Astro Clean Template
The main goal of this template is to output clean, readable, and handoff-ready code. No obfuscated class names, messy bundled scripts, or endless file hashes.
The Problem with Classic Bundlers
Often, a frontend developer doesn't need to build a full-fledged SPA with complex logic. They just need to create high-quality HTML/CSS layouts that will be handed off to backend developers for CMS integration (like WordPress, Bitrix, or custom platforms).

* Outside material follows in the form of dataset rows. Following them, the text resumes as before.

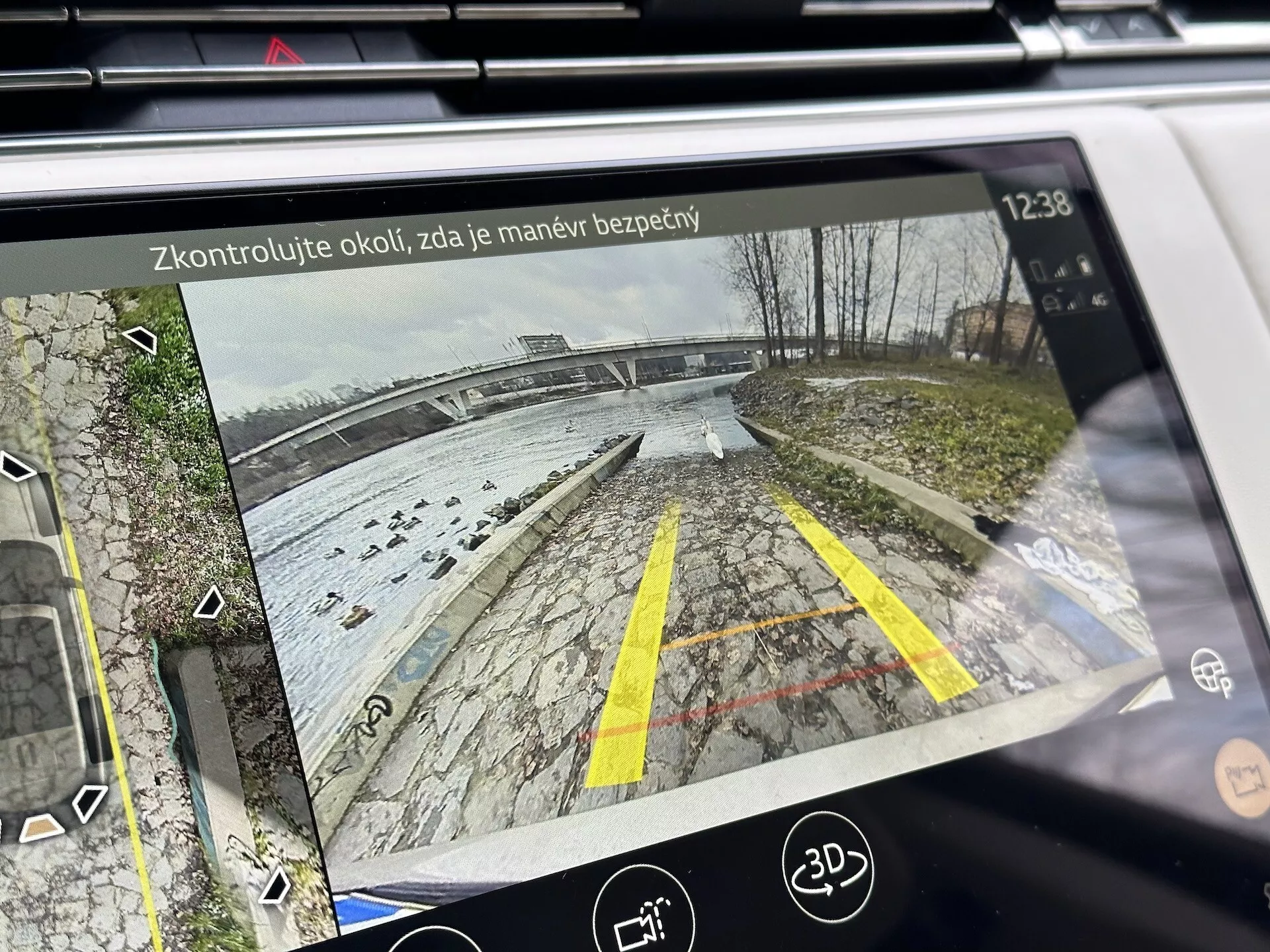 2021 Land Rover Range Rover's infotainmentskärm som visar bakvy från backkamera med dynamiska vägledningslinjer på en parkeringsplats nära en vattenfront, detaljerad med lövverk, parkeringsassistansikoner och säkerhetspåminnelsetext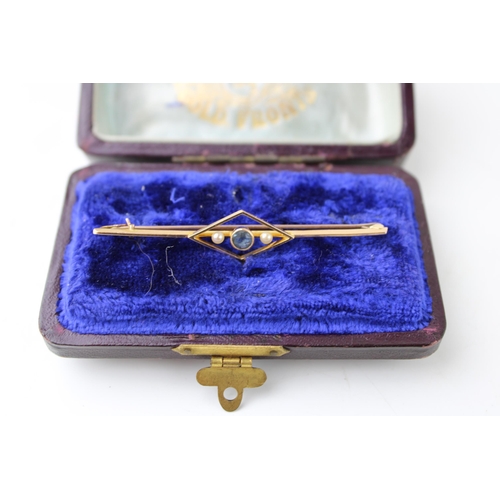 445 - A cased 14ct gold Art Deco style bar brooch set pearls and blue stone. Width 57mm. Weight 2.4g.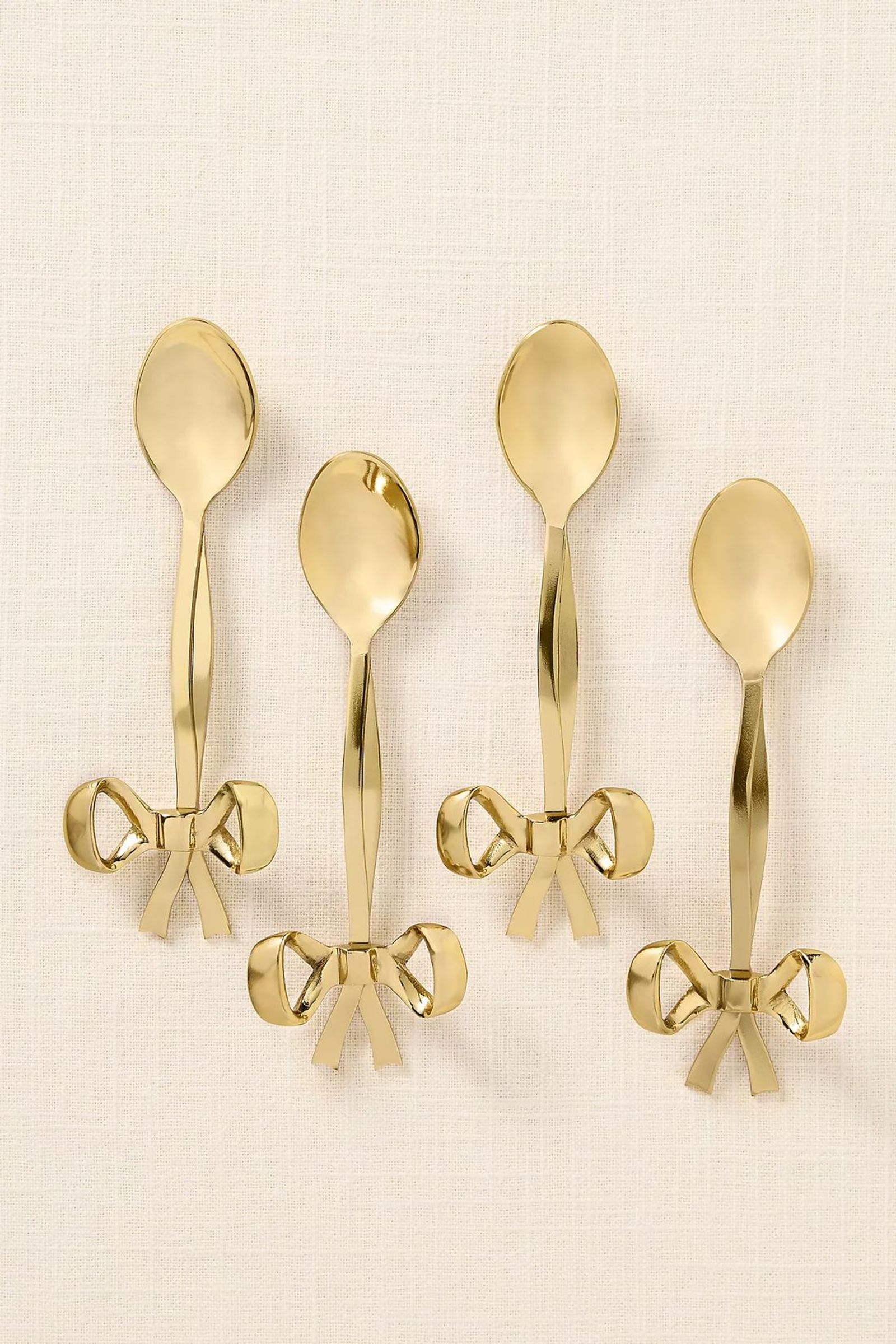 Gold bow-handle dessert spoons, set of four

If you use a typical stack with a bundler (Vite, Webpack, Nuxt/Next) for this task, you'll end up with a dist folder that is painful to work with:
- Unpredictable hashes in filenames:
main.abc12def.js - Concatenated styles that are difficult to separate or override selectively
- JSX/SFC components that cannot be simply opened in a browser for preview
The backend developer opens the result and struggles to find the logic they need because everything is bundled together in one minified block. On the other hand, writing raw HTML in 2026 or dragging Gulp into your project feels like pure masochism. You still want components, reusable layouts, and Scoped styles.
The Solution
Astro Clean Template solves this problem. I chose Astro as the ideal authoring tool (so you can comfortably write components and layouts), but I rewrote the build process. The output returns to a classic, "old-school" file structure.
<!DOCTYPE html>
<html lang="en">
<head>
<link
rel="stylesheet"
href="/assets/style/main.css"
/>
</head>
<body>
...
<script
is:inline
type="module"
src="/assets/script/main.js"
></script>
</body>
</html>
How it works under the hood
One CSS file without preprocessors
All styles are aggregated into a single dist/assets/style/main.css. It uses native CSS with @import and native browser nesting. No more SASS or PostCSS in the project.
@import "./reset.css";
@import "./variables.css";
.container {
margin-inline: auto;
max-width: var(--max-width);
@media (max-width: 640px) {
padding-inline: 16px;
}
}
Stable script paths
Vite tries to bundle all assets by default. I bypassed this: scripts are no longer packaged into a single bundle. The layout references the file as usual:
<script is:inline type="module" src="/assets/script/main.js"></script>
In build mode, the files from src/assets/script/ are copied "as-is" to dist/. This preserves the module structure, keeping the code easy to work with later. No hashes, no surprises.
Build Modes
| Command | What happens |
|---|---|
npm run build | Build for handoff. CSS/JS files are not minified, and HTML is uncompressed. Perfect for debugging and integration. |
npm run build:prod | Build for production. Everything is minified, and main.js is bundled via esbuild into a single compact file. |
Template Management (CLI)
To avoid manually deleting demo content every time you start a new project, the template comes with built-in commands to switch between repository states:
npm run config:template
# Loads the full demo version: hero, features, components, pages
npm run config:clean
# Leaves a minimal version: just the base layout and an empty index.astro
npm run config:empty
# Completely clears the src/ folder — to start from absolute scratch
Quick Start
git clone https://github.com/davidaganov/astro-clean-template.git my-project
cd my-project
npm install
npm run dev
git clone https://github.com/davidaganov/astro-clean-template.git my-project
cd my-project
yarn
yarn dev
git clone https://github.com/davidaganov/astro-clean-template.git my-project
cd my-project
pnpm install
pnpm dev
git clone https://github.com/davidaganov/astro-clean-template.git my-project
cd my-project
bun install
bun dev
Summary
This starter largely replaces the once famous "Gulp + PUG/EJS" stack by combining modern authoring technologies (Astro, Vite) with the most predictable and clean build output possible.
If HTML/CSS/JS is the final product of your project, rather than an intermediate artifact, this template will save you a ton of time.